### INFORMATION SUPPLIED
━━━━━━━━━━━━━━━━

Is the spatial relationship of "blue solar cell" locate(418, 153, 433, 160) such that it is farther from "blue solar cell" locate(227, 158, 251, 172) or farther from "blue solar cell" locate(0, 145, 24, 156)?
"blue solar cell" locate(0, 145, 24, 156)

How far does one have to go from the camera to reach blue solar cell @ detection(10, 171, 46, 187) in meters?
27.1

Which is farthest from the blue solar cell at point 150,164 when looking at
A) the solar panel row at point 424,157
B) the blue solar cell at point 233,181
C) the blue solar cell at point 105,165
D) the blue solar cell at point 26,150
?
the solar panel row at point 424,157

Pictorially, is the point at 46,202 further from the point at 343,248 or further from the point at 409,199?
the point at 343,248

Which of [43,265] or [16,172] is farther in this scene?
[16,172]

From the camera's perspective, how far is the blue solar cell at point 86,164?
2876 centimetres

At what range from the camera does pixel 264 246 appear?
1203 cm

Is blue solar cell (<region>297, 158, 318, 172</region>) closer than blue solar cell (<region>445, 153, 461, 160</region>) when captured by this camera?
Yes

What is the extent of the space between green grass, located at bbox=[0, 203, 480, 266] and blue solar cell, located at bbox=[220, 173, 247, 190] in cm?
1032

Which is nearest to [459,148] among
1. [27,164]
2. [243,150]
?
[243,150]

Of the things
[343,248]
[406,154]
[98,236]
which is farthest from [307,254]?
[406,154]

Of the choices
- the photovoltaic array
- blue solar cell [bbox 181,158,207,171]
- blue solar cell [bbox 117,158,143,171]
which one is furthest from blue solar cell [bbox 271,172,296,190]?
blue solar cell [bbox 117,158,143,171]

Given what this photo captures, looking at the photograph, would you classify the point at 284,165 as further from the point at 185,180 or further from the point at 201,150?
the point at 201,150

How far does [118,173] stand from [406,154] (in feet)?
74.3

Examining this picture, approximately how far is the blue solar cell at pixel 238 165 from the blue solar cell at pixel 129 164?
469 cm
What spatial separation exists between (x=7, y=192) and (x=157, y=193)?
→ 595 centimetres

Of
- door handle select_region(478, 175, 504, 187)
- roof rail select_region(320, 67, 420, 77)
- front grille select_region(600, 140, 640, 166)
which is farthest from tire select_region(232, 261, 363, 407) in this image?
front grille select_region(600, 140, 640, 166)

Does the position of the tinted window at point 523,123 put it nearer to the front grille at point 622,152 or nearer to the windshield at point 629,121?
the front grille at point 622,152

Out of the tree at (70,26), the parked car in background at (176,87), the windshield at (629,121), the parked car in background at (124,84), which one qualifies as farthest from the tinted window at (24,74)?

━━━━━━━━━━━━━━━━

### TASK OBJECTIVE
Extract each line from the listing above that contains the string "between". Case matters.

### RESULT
What is the extent of the space between green grass, located at bbox=[0, 203, 480, 266] and blue solar cell, located at bbox=[220, 173, 247, 190] in cm?
What spatial separation exists between (x=7, y=192) and (x=157, y=193)?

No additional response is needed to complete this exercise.